Trigg Taylor, 6, helps feed his mom’s ballot through the machine on Tuesday afternoon at the Bomber Mountain Civic Center. “It’s important that they know it’s their civic duty and that it’s important,” said Samantha Taylor, Triggs mom, about why they brought their kids with them to vote.
Masks were recommended but not required at both of Buffalo’s polling locations on Tuesday. Official signs were spread throughout the entrances as well as a few handmade ones left from other uses in the space.
Cheryl Benner welcomes voters into the polling station when the doors open for the morning on Tuesday. Benner has worked as an election judge in the past but isn’t this year since she is a candidate on the ballot.
Shannon Sickler sanitizes pens at the front desk on the afternoon of the general election on Tuesday, at the Bomber Mountain Civic Center. They were running out of new pens and so started sanitizing pens so that they would have enough for the remaining voters of the day.

TASK: In the election-day captions, why did Shannon Sickler begin sanitizing pens? Rely only on the election-day captions above.

EXTRACTED RECORDS:
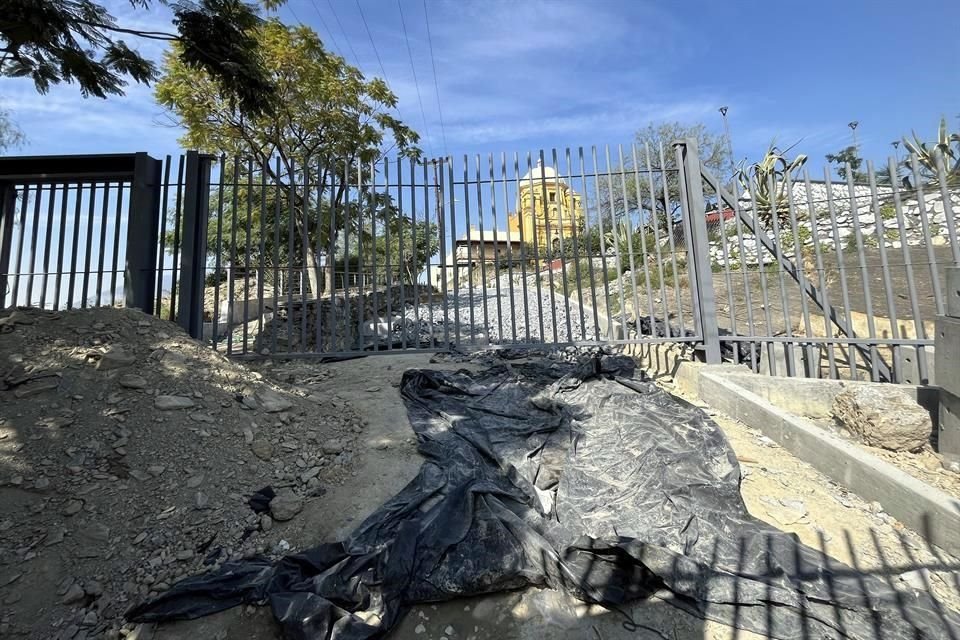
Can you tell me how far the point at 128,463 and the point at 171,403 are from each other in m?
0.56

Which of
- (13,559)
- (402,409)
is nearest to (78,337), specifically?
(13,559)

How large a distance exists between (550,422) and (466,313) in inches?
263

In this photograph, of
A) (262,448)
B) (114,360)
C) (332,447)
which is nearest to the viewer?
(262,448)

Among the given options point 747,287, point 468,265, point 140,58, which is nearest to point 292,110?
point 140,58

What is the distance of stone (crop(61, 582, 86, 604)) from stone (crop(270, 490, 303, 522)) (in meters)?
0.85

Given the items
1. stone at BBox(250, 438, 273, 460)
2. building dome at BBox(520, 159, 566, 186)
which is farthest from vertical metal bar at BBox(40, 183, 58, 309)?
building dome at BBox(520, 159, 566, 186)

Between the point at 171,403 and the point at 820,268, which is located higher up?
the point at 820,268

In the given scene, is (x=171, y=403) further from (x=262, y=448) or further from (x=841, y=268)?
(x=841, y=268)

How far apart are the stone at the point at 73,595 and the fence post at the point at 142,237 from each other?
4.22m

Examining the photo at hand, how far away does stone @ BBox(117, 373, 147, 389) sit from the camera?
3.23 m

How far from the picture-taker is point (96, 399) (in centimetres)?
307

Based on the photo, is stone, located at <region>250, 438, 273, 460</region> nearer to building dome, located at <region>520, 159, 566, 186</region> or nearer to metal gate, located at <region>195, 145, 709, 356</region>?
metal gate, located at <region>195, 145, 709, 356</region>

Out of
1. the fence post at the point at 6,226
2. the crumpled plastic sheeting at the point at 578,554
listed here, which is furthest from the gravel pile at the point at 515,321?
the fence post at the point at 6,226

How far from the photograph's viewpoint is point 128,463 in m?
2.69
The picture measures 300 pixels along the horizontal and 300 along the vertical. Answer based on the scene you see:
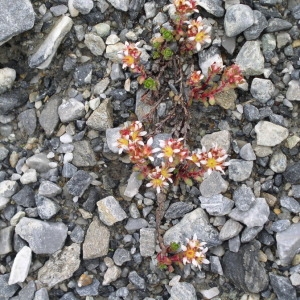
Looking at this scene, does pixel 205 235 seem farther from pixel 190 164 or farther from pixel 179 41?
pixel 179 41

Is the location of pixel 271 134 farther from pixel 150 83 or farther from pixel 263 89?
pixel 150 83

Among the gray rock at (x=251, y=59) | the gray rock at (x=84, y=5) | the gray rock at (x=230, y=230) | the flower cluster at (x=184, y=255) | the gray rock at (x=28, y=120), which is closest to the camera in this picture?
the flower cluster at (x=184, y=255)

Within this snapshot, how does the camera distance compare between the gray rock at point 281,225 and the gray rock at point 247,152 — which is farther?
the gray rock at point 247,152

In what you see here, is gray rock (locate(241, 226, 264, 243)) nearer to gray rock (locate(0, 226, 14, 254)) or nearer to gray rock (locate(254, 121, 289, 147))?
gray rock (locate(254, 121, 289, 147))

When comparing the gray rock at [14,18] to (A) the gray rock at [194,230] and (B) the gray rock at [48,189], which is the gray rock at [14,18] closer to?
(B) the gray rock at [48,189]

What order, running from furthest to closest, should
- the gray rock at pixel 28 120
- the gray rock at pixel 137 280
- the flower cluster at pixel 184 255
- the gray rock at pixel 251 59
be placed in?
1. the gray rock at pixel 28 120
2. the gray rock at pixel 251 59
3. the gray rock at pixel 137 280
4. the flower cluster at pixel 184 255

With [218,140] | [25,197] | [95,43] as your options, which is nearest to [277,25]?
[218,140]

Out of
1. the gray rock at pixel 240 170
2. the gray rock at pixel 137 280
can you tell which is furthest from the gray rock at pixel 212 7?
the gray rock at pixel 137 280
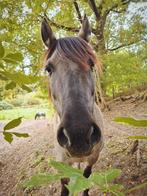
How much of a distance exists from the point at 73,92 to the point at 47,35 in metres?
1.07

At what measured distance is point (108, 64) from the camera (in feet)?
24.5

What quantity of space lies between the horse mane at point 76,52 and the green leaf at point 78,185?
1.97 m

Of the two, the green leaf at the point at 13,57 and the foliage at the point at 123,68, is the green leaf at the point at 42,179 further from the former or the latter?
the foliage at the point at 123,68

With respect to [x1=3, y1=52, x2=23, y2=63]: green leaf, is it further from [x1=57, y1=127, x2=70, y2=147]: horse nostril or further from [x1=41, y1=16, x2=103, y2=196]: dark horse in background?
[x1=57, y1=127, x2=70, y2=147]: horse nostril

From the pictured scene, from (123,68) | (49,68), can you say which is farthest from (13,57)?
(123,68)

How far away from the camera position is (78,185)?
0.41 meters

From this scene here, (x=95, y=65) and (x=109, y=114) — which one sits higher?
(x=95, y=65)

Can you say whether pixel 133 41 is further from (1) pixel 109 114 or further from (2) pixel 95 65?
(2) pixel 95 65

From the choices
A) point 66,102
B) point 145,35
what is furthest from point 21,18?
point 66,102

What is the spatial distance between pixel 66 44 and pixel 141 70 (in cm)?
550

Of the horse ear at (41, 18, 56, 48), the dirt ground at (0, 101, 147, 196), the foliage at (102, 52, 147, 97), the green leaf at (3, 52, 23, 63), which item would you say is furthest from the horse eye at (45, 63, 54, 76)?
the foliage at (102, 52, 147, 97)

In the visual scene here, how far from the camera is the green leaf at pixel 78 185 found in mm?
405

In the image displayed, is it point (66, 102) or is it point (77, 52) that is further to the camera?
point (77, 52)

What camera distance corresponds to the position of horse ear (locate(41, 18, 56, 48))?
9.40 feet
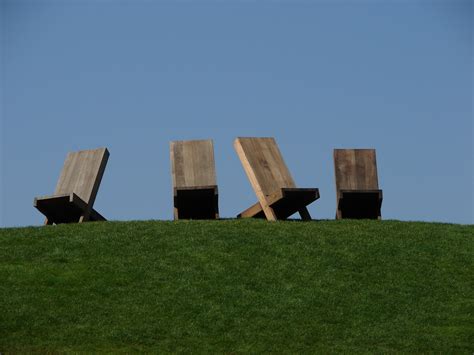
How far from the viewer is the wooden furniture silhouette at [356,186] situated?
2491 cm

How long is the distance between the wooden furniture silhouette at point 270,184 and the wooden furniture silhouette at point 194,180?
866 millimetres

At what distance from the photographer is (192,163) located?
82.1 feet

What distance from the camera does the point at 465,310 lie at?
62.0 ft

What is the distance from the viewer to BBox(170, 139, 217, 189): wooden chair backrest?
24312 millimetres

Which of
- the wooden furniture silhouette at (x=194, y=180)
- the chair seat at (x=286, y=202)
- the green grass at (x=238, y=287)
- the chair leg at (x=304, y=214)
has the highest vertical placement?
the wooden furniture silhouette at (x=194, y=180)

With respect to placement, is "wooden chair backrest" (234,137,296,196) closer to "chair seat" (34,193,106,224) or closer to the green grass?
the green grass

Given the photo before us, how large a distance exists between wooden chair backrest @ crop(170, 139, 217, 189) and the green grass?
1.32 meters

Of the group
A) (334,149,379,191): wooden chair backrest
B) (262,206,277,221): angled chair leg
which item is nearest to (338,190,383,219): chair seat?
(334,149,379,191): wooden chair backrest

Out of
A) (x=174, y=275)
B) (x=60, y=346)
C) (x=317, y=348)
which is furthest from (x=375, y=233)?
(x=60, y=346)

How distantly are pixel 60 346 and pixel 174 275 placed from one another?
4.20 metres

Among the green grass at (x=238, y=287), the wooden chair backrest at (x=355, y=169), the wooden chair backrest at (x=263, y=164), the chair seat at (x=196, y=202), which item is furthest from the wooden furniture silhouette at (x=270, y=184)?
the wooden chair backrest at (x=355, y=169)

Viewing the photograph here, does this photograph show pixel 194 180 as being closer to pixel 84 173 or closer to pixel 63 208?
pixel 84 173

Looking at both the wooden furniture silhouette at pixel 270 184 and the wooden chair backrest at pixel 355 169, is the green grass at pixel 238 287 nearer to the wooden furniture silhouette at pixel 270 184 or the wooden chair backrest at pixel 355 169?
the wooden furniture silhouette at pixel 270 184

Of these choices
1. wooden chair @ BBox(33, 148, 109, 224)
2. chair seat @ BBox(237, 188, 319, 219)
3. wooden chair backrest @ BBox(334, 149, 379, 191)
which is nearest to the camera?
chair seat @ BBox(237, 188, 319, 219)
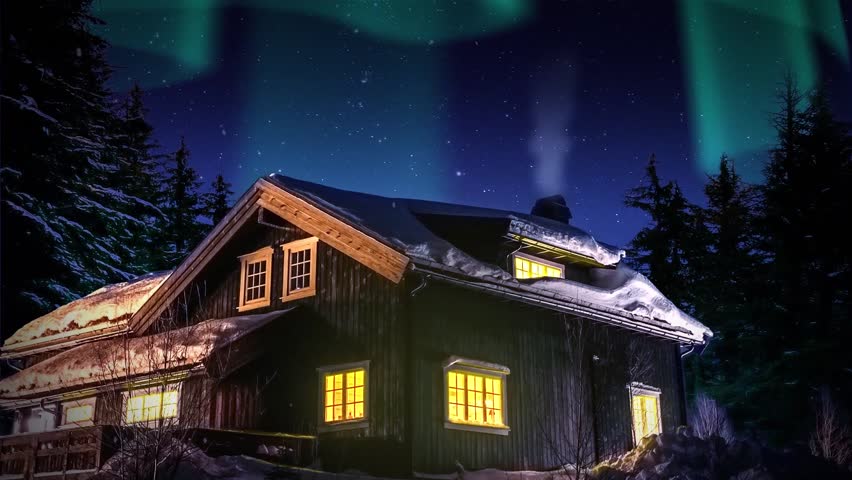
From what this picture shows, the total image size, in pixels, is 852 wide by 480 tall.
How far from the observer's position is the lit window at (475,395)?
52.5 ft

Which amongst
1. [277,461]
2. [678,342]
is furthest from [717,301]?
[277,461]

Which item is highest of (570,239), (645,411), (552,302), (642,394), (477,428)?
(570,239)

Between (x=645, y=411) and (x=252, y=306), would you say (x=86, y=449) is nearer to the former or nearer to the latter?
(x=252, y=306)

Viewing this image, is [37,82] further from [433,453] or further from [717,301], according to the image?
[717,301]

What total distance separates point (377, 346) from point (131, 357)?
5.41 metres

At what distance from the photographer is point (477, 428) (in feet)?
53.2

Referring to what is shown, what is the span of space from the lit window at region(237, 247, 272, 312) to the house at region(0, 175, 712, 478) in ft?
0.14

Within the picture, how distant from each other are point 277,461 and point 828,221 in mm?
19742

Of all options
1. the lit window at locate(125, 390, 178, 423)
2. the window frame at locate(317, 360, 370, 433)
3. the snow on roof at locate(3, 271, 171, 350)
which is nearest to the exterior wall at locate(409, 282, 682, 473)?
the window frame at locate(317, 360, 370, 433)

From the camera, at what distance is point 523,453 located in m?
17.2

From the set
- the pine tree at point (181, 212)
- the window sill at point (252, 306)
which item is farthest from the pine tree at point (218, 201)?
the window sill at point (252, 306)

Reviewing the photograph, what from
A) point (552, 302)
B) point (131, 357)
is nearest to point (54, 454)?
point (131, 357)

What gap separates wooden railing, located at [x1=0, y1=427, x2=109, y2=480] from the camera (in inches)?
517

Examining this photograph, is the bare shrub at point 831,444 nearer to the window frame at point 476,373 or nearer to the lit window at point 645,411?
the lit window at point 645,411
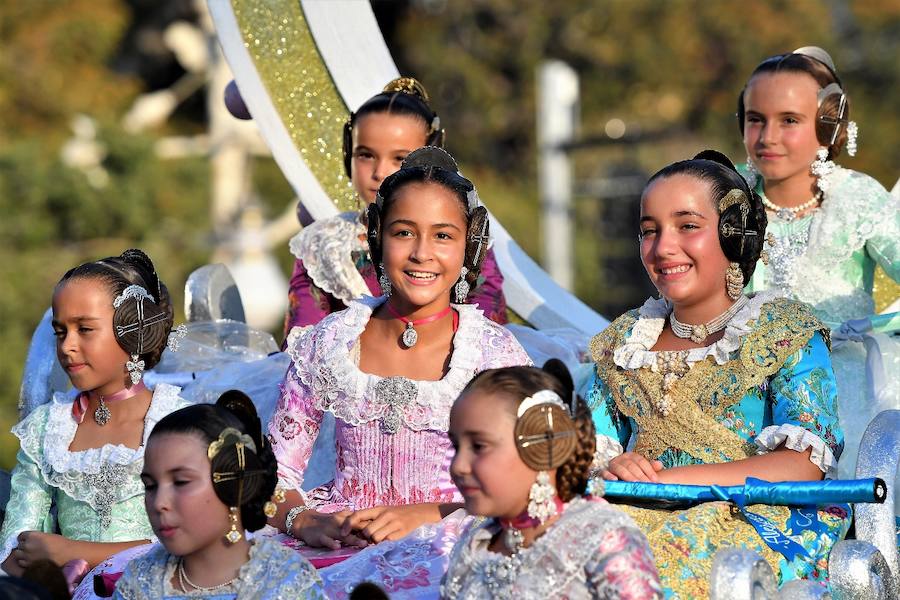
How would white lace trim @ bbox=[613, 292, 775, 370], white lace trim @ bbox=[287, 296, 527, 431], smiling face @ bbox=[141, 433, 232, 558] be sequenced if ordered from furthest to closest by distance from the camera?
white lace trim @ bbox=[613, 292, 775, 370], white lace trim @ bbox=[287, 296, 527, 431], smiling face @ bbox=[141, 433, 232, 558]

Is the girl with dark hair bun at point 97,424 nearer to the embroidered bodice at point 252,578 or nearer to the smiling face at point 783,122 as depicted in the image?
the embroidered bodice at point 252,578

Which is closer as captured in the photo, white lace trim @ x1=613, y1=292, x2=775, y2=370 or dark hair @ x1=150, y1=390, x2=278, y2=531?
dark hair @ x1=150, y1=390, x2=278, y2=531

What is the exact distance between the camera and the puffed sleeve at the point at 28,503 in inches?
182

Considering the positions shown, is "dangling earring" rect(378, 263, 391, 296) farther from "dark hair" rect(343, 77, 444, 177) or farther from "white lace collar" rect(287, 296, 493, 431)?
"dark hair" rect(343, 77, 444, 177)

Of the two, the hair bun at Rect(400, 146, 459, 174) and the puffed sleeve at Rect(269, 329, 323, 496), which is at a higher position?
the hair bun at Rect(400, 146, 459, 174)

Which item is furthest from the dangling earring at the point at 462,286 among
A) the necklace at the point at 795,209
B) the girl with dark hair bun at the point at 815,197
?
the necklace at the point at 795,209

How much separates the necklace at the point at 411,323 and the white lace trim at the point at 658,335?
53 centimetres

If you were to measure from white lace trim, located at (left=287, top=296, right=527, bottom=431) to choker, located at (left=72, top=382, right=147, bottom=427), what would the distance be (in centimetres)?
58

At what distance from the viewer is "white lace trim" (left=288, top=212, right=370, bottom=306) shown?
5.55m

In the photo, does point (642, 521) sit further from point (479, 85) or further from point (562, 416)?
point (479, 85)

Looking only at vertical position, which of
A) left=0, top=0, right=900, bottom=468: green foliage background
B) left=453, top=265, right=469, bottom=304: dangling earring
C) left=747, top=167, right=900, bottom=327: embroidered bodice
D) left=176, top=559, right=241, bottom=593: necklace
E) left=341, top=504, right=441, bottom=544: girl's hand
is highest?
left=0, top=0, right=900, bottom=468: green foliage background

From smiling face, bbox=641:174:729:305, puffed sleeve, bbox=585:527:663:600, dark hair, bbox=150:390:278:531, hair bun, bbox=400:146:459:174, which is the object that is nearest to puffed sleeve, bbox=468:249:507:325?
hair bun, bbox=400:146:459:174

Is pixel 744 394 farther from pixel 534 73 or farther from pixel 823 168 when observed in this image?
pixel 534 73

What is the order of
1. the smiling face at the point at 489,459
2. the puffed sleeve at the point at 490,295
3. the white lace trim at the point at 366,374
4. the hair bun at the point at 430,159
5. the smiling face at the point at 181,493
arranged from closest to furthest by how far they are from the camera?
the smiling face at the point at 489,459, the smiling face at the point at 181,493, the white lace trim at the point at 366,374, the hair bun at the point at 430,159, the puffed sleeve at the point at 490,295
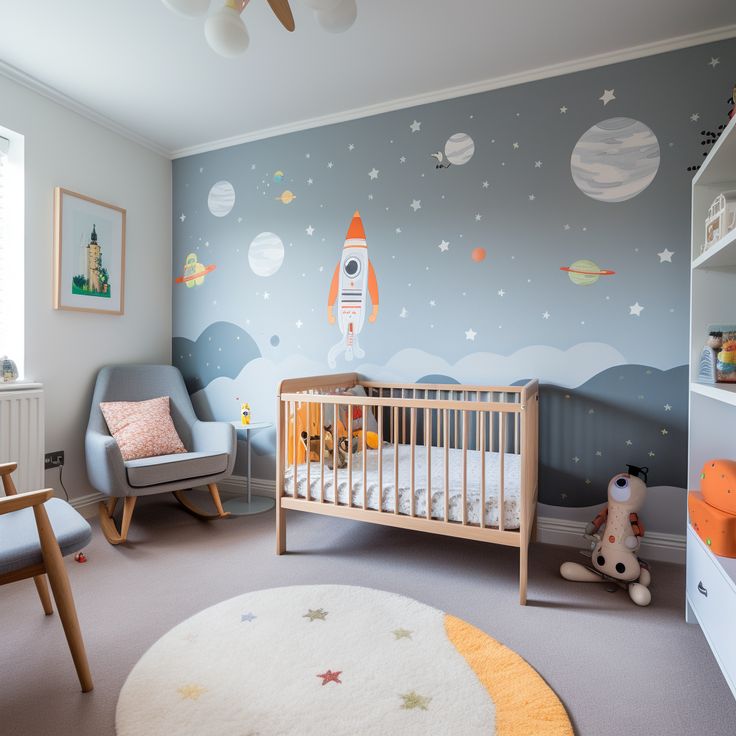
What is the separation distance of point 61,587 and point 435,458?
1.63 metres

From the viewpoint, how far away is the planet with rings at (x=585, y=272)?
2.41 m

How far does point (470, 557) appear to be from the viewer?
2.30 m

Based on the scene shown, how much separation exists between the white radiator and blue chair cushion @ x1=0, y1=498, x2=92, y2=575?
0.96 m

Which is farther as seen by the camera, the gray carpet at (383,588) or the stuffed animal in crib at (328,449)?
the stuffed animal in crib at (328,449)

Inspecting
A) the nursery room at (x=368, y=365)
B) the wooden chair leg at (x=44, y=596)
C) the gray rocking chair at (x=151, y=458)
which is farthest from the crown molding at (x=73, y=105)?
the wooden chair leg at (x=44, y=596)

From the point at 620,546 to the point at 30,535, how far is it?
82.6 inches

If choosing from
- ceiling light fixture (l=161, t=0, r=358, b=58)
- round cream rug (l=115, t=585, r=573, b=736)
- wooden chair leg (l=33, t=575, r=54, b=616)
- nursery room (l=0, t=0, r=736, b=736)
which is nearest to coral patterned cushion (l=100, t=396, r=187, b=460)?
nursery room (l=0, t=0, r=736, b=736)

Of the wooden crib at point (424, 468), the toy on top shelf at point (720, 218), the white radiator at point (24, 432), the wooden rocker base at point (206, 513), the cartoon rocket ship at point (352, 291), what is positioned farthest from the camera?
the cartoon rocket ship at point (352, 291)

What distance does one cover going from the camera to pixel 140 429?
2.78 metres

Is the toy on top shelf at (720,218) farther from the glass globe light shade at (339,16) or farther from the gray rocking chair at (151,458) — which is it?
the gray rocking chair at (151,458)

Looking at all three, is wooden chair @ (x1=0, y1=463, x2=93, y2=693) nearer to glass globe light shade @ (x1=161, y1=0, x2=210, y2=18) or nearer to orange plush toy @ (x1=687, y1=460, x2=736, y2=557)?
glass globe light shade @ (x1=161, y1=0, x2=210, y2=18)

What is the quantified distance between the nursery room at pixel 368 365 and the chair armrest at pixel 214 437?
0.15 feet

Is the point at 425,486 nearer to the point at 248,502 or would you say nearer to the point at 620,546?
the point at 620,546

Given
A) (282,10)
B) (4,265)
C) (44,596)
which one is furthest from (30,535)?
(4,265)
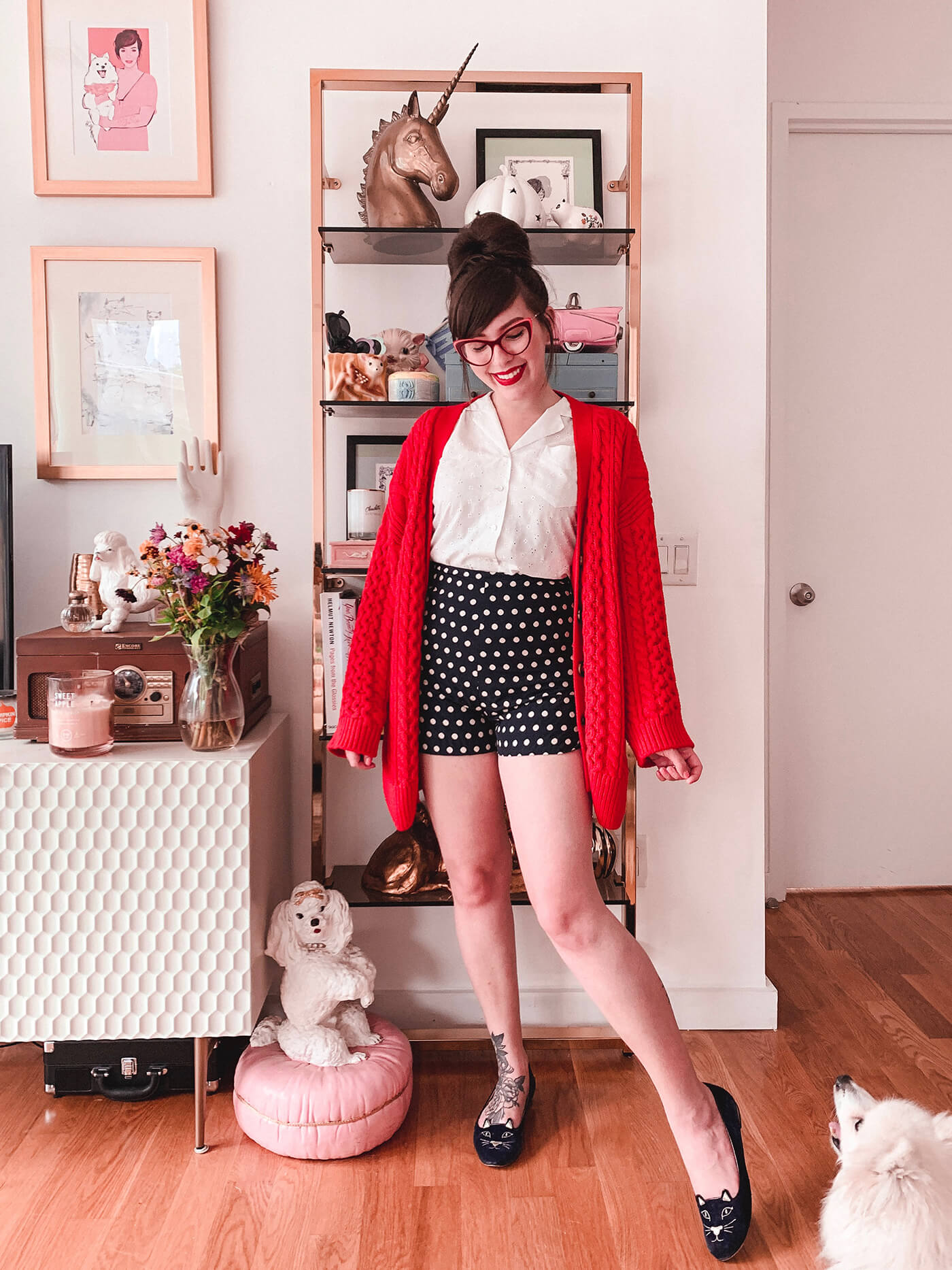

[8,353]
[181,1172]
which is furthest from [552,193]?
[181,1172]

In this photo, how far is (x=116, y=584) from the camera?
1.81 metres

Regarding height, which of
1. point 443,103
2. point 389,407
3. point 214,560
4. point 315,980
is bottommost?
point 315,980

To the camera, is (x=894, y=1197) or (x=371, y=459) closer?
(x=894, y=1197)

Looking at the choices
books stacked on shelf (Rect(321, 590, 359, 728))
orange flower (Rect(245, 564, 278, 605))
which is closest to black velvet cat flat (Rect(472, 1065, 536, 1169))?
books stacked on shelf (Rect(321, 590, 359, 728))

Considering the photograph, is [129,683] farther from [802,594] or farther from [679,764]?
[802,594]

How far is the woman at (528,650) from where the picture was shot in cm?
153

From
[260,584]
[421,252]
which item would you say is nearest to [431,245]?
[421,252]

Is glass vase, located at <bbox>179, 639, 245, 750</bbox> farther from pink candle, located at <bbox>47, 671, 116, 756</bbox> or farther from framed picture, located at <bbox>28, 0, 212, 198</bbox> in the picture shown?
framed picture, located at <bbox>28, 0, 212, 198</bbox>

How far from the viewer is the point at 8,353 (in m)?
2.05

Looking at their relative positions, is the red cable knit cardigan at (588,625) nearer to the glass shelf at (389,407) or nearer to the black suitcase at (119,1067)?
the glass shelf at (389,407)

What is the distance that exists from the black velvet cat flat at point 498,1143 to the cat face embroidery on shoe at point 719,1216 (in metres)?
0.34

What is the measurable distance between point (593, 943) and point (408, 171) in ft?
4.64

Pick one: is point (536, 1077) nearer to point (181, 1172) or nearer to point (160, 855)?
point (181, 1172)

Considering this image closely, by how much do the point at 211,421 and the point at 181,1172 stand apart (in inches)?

WRITTEN RESPONSE: They were running out of new pens and needed enough for the remaining voters of the day.